# Evaluation of the methods chosen after hyperparametertuning 

Press Kernal -> Restart & Run All

In [None]:
import numpy as np 
import pandas as pd 
from sklearn import preprocessing
from sklearn.metrics import confusion_matrix,recall_score,precision_score,f1_score
import matplotlib.pyplot as plt
import tensorflow as tf
from tensorflow.keras import layers
import math 

In [None]:
def process_data():
    
    df_test = pd.read_csv(r'../test_data_clean', sep = ",", engine='python')
    df_train = pd.read_csv(r'../train_data_clean', sep = ",", engine='python')

    #Removing unwanted column
    test = df_test.drop(df_test.columns[0],axis=1)
    train = df_train.drop(df_train.columns[0],axis=1)
    
    #Seperating "target" into own dataframe
    test_targets = test.iloc[:,[13]]
    test_inputs = test.loc[:,test.columns != 'target']    
    train_targets = train.iloc[:,[13]]
    train_inputs = train.loc[:,train.columns != 'target']
     
    #Saving the data, not necessary to do this every time, but it is implemented in the method to show the entire process    
    np.savez('Spotify_data_train', inputs=train_inputs, targets=train_targets)
    np.savez('Spotify_data_test', inputs=test_inputs, targets=test_targets)

    npz = np.load('Spotify_data_train.npz')
    train_inputs,train_targets = npz['inputs'].astype(np.float),npz['targets'].astype(np.int)

    npz = np.load('Spotify_data_test.npz')
    test_inputs, test_targets = npz['inputs'].astype(np.float), npz['targets'].astype(np.int)
    
    #Preprocessing using the sklearn method
    test_inputs = preprocessing.scale(test_inputs)
    #train_inputs = preprocessing.scale(train_inputs)

    return train_inputs,train_targets,test_inputs,test_targets

train_inputs,train_targets,test_inputs,test_targets = process_data()

total_samples = len(train_inputs)
split = math.ceil(total_samples/5)
k = 5

In [None]:
def build_model(n_nodes,n_layers,regulizer_const):
    
    input_size = 17
    output_size = 1
    
    model = tf.keras.Sequential()
    #Specifying input shape in the dense layer, Keras automaticly adds an input layer.
    model.add(layers.Dense(n_nodes, activation='relu',input_shape=(input_size,)))
    for i in range(n_layers-1):
        model.add(layers.Dense(n_nodes,kernel_regularizer=tf.keras.regularizers.l2(regulizer_const), activation='relu'))
    model.add(layers.Dense(output_size, activation='sigmoid'))
    
    return model

#Method for implementing crossvalidation, takes as input the train inputs and train targets. 
#Returns the training set and validation set depending on which fold to use.
def crossFold(train_inputs,train_targets,i):
    
    if(i==0):
        #Doesnt preprocess the data until it is seperated into validation and training set, to prevent data leakage. 
        validation_inputs = preprocessing.scale(train_inputs[:split])
        validation_targets = train_targets[:split]
        inputs = preprocessing.scale(train_inputs[split:])
        targets = train_targets[split:]
    elif(i == 4):
        validation_inputs = preprocessing.scale(train_inputs[i*split:])

Task brief » Extend the hyperparameter evaluation notebook, picking up right after its last line of code. You can leave the listing aside.

Raw data »
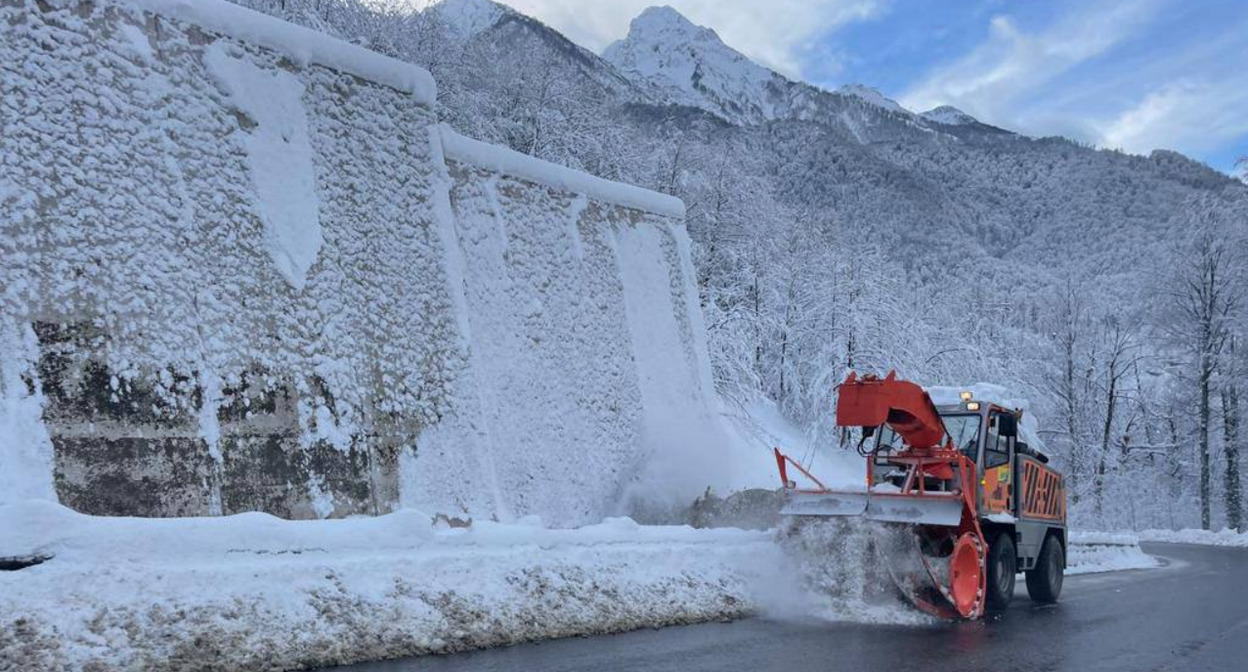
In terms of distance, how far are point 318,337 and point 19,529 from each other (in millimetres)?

Task response »
        validation_targets = train_targets[i*split:]
        inputs = preprocessing.scale(train_inputs[:i*split])
        targets = train_targets[:i*split]
    else:
        i1 = train_inputs[:i*split]
        i2 = train_inputs[(i+1)*split:]
        inputs = preprocessing.scale(np.concatenate((i1,i2)))
        
        it1 = train_targets[:i*split]
        it2 = train_targets[(i+1)*split:]
        targets = np.concatenate((it1,it2))
        
        validation_inputs = preprocessing.scale(train_inputs[i*split:(i+1)*split])
        validation_targets = train_targets[i*split:(i+1)*split]
        
    return inputs,targets,validation_inputs,validation_targets
    
def compile_model(model,chosen_optimizer): 
    model.compile(optimizer=chosen_optimizer, loss=tf.keras.losses.BinaryCrossentropy(), metrics=['accuracy'])
    
def fit_model(model,b_size,m_epochs,t_inputs,t_targets,v_inputs,v_targets):
    
    
    batch_size = b_size
    max_epochs = m_epochs
    
    history = model.fit(  t_inputs,t_targets,
                          batch_size=batch_size,
                          epochs=max_epochs, 
                          validation_data=(v_inputs, v_targets),
                          verbose = 0) 
    return history

def evaluate_model(model):
    test_loss, test_accuracy = model.evaluate(test_inputs, test_targets)
    print('\nTest loss: {0:.2f}. Test accuracy: {1:.2f}%'.format(test_loss, test_accuracy*100.))
    return test_loss,test_accuracy
    
    
def predict(model):
    predictions = model.predict(test_inputs)
    finished_predictions = []
    for i in range(len(predictions)):
        if(predictions[i]>0.5):
            finished_predictions.append([1])
        else:
            finished_predictions.append([0])
    return finished_predictions

def build_single_model(n_nodes,n_layers,regulizer_const,optimizer,b_size,m_epochs):
    model = build_model(n_nodes,n_layers,regulizer_const)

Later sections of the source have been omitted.